La convergencia desligándose del patriarca tiene el signo de la crueldad humana. Uno recuerda en ‘La playa’, la película de Danny Boyle, cómo el paraíso se rompe cuando a uno de sus miembros le muerde un tiburón destrozándole la pierna. Al principio deciden no llevarle a un hospital para que no se desvele el falsamente feliz secreto de su estancia, antes de alejarle del campamento para no oír sus gritos terribles de dolor. Ese es el fin del mundo ideal. Así, todo apunta a que Pujol morirá desangrado en su edén catalán expulsado por los suyos, y entonces ya nada será igual para nadie. Pero en realidad Pujol no va a morir, tan sólo lo hará su creación, como si hubiera apostado a ser Dios y hubiese ganado, decidiendo al final destruirlo todo con un gesto. No es la convergencia la que le expulsa y le señala, sino que es él quién sentencia a la convergencia, un poco como si fuera el único capaz de poner fin al desvarío. Pujol ha echado el cierre y Mas y los otros no se han enterado, o sí y por eso tratan de salvar lo que se pueda.
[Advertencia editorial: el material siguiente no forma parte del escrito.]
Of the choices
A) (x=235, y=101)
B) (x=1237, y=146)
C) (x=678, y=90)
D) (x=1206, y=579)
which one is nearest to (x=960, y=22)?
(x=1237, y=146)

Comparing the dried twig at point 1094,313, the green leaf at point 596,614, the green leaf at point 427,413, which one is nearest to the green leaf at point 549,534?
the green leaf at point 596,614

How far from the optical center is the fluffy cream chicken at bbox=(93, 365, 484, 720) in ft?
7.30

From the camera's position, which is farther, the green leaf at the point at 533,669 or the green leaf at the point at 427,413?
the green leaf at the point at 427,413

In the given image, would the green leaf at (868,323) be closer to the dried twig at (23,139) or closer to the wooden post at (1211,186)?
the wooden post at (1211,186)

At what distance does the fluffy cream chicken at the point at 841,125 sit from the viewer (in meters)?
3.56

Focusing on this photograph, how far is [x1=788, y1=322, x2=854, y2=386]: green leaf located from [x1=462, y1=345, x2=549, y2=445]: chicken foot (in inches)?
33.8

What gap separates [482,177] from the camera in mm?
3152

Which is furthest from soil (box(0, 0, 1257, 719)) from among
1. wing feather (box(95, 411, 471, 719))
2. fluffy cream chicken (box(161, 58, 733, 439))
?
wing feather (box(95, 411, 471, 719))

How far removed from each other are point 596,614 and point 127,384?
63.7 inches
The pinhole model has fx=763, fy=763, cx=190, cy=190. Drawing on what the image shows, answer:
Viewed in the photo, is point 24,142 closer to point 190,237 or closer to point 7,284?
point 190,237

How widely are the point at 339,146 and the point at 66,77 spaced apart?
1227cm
Convergencia parece el navío encallado de Defoe del que Robinson saca lo necesario para levantar ‘El castillo’ en la isla desierta. Hay en esas imágenes de Queralbs un aire de epílogo de la patria catalana, un país reducido a un refugio en las montañas donde descansa el anciano que un día se sentó en el trono de la ciudad prohibida, como Puyi, dejando por el camino un partido de eunucos. La consulta está perdida como perdido está el imperio para la causa, y así el muy honorable ahora se pasea entre pastos junto a su esposa, esa artera españolísima y galdosiana, empezando la reeducación de un pueblo que va a tardar en reponerse de su inesperada soledad.